SOAL TERTULIS A: Menurut bacaan tentang pesantren, hubungan seperti apa yang tidak terjadi di pondok pesantren?

TEKS BACAAN:
· · ·

Sabtu, 18 April 2009

PESANTREN SEBAGAI COMPLEMENT FORMAL EDUCATION

Oleh: Fahmi*

Perlu diakui bahwa tidak semua pondok pesantren telah terselenggara dengan baik, sebagaimana hal itu juga terjadi bahwa belum semua lembaga pendidikan formal berjalan sebagaimana mestinya. Akan tetapi, akhir-akhir ini semakin diakui bahwa ternyata pesantren menyimpan kekuatan yang justru tidak dimiliki oleh lembaga pendidikan formal. Hubungan kyai dan santri yang terbangun secara kokoh, sehingga peran kyai tidak sebatas sebagai pengajar, melainkan juga sebagai pamong, pembimbing, pengasuh, pendidik dan bahkan menjadikan santri sebagaimana layaknya anak mereka sendiri, adalah suasana yang patut dikembangkan dalam proses pendidikan di mana saja termasuk di lembaga pendidikan formal. Hubungan-hubungan formal dan bahkan transaksional tidak terjadi di pondok pesantren. Kyai dan santri dengan berada di satu tempat dilengkapi dengan masjid, perpustakaan serta sarana lainnya, maka nilai-nilai pendidikan yang sesungguhnya lebih memungkinkan diimplementasikan.

· · ·

ENTRI UNTUK TUGAS:
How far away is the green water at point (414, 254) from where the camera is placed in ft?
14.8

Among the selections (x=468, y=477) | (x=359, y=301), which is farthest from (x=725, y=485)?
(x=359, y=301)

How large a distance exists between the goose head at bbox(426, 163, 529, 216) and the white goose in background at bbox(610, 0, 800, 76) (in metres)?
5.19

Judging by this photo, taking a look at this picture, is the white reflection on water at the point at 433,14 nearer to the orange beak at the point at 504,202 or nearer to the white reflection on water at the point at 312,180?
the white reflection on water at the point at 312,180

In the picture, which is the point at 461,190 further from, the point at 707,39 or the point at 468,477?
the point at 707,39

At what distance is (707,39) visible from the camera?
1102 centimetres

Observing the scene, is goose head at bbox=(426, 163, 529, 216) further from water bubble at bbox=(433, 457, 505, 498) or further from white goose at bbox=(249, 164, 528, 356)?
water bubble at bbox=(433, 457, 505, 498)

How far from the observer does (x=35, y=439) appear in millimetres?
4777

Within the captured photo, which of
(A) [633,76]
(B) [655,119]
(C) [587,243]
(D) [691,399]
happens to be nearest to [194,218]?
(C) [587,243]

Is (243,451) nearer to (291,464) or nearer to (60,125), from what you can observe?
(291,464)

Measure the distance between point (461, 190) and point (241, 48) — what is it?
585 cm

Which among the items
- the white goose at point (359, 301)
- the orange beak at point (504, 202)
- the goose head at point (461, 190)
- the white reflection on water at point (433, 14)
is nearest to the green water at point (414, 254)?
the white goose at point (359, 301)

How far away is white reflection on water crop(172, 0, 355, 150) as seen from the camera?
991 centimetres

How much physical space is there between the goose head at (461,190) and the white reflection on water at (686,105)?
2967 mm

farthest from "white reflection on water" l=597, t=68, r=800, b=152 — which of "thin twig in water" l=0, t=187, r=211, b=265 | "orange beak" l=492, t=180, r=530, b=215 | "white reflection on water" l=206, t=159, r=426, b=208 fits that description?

· · ·

SOAL TERTULIS B: Hitunglah baris dalam entri di atas yang memuat kata "from". Tuliskan angkanya saja.

HASIL A: Hubungan formal dan bahkan transaksional.

HASIL B: 9